Testo fornito >>
========================================

5. Procedendo a tale approfondimento interpretativo, è opportuno rilevare che la fattispecie è regolata, ratione temporis, in parte dal testo originario della L. n. 427 del 1980, articolo unico e in parte dal testo così come modificato dal D.L. 16 maggio 1994, n. 299, art. 1 convertito con modificazioni dalla L. 19 luglio 1994, n. 451.
Ad avviso della Corte, la soluzione da dare alla questione interpretativa in esame è desumibile in maniera chiara dagli elementi testuali e sistematici della normativa applicabile.
Si è già visto come le disposizioni in materia di integrazione salariale hanno sempre fatto riferimento ad una nozione omnicomprensiva della retribuzione, in maniera coerente con i principi generalmente applicabili in materia di base di calcolo retributiva delle prestazioni previdenziali, principi i quali devono assicurare che non si verifichino discriminazioni tra lavoratori appartenenti a settori produttivi diversi, caratterizzati da articolazioni eterogenee delle componenti retributive.

========================================

Record forniti >>
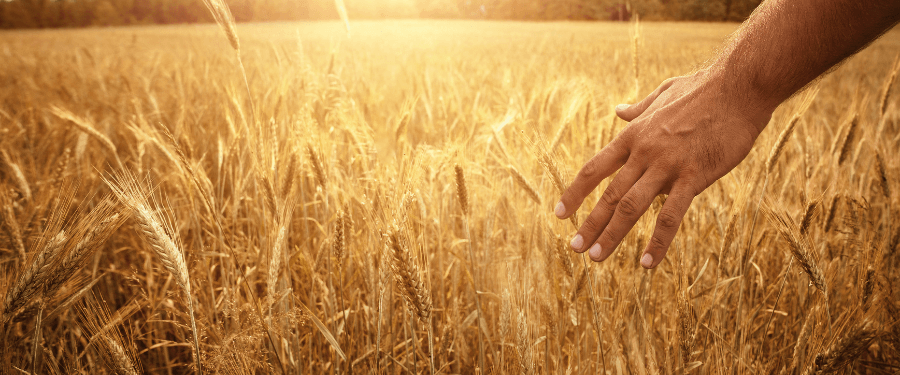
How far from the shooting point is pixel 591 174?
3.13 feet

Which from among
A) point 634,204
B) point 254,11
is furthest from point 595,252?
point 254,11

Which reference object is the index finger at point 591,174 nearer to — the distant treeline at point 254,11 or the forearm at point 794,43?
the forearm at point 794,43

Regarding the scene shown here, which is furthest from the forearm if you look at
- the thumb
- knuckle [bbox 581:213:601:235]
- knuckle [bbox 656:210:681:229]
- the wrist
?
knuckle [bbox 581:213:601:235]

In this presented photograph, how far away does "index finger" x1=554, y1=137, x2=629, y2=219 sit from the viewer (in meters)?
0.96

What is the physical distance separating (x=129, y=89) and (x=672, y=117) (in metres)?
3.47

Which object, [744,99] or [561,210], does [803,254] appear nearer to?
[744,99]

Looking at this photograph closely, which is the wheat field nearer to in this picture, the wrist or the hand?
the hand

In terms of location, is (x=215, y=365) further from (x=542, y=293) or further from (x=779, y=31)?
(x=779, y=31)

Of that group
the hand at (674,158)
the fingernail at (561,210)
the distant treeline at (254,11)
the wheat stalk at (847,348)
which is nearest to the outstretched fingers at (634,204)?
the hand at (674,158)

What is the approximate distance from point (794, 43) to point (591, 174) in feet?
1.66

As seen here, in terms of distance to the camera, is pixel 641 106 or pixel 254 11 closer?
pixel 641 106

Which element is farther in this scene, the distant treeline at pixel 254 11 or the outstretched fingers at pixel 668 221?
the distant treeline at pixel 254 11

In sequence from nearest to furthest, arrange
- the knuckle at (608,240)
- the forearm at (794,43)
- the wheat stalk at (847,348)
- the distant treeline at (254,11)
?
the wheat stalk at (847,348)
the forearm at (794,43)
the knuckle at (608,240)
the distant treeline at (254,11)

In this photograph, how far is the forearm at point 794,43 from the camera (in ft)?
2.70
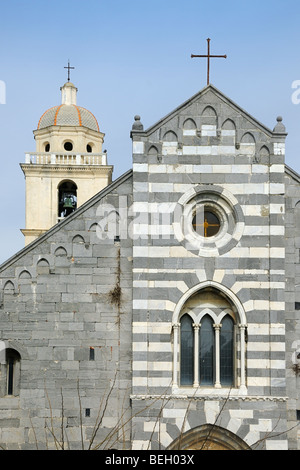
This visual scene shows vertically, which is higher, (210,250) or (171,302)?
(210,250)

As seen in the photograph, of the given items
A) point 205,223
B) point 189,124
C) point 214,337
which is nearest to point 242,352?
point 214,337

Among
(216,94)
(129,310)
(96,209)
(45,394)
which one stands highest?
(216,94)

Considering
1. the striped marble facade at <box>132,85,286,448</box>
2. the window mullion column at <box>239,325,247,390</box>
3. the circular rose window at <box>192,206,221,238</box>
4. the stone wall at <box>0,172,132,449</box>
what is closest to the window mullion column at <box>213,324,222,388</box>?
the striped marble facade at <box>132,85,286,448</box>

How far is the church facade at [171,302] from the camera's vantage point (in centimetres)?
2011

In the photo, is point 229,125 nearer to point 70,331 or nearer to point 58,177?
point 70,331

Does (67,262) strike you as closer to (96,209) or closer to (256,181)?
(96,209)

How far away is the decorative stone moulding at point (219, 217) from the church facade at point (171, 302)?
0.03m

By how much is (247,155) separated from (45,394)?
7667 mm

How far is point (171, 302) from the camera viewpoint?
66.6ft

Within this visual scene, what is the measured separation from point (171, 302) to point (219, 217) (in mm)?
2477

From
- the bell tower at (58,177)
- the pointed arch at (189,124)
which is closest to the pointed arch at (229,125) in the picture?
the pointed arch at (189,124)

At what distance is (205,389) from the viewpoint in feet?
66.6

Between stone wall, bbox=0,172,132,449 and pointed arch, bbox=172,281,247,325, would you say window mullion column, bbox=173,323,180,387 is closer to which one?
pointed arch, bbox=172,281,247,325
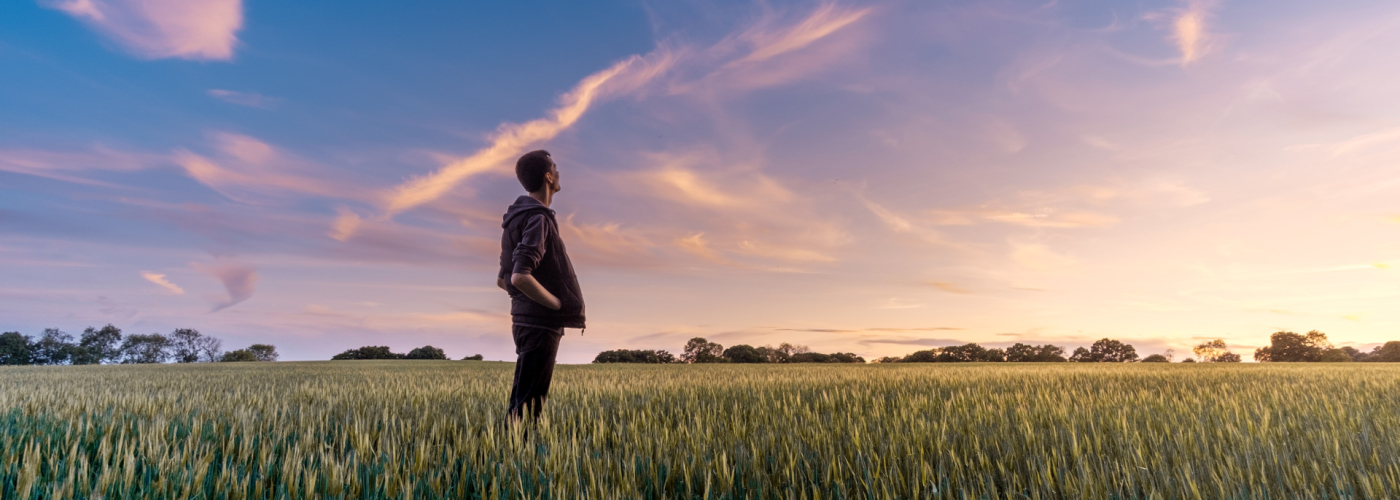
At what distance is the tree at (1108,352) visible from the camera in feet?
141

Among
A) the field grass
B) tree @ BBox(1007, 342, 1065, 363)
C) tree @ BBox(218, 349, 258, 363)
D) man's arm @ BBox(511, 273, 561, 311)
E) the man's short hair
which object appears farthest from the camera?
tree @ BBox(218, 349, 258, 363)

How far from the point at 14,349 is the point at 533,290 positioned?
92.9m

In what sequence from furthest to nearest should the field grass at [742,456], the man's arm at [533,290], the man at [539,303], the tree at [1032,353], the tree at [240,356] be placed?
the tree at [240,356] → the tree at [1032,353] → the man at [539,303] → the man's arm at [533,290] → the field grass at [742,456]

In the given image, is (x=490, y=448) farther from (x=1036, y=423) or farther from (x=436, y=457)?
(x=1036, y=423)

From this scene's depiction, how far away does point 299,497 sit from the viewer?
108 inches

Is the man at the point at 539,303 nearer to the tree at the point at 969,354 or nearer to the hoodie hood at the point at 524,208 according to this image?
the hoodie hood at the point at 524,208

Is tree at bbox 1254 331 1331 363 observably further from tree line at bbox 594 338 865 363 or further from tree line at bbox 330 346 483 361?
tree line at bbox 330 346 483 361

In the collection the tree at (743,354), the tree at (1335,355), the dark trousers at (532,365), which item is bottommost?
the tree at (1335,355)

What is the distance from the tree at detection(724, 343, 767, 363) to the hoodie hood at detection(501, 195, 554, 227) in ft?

========================================

Requisiti del compito >> Puoi proseguire il testo sull'integrazione salariale a partire dalla sua ultima frase, mantenendone tono e argomento?

Elaborato finale >>
Inoltre, con riferimento a una disposizione, come quella della L. n. 427 del 1980, articolo unico che ha introdotto un limite massimo mensile dell'importo dell'integrazione salariale, non vi può essere alcun dubbio che anche le mensilità aggiuntive debbano concorrere alla determinazione della retribuzione oraria costituente base di calcolo dell'integrazione salariale, ai fini del rispetto dei massimali mensili. Ciò perchè, in difetto di una diversa espressa previsione, fissato dalla legge un massimale mensile, deve escludersi la facoltà dell'Inps di corrispondere separatamente l'incidenza sulla integrazione salariale di componenti della retribuzione aventi cadenza di maturazione eccedente il mese di calendario, come le mensilità aggiuntive. Ed è del tutto logico che una prestazione previdenziale corrisposta al fine di compensare il pregiudizio retributivo causato al lavoratore dipendente da sospensioni temporanee del rapporto di lavoro si riferisca unitariamente e definitivamente a tutto il pregiudizio inerente al periodo di riferimento, mentre sarebbe illogico, oltre che privo del necessario fondamento normativo, che l'Inps debba corrispondere dei supplementi in riferimento a particolari componenti retributive previste dalle varie discipline legali o contrattuali e alle relative scadenze.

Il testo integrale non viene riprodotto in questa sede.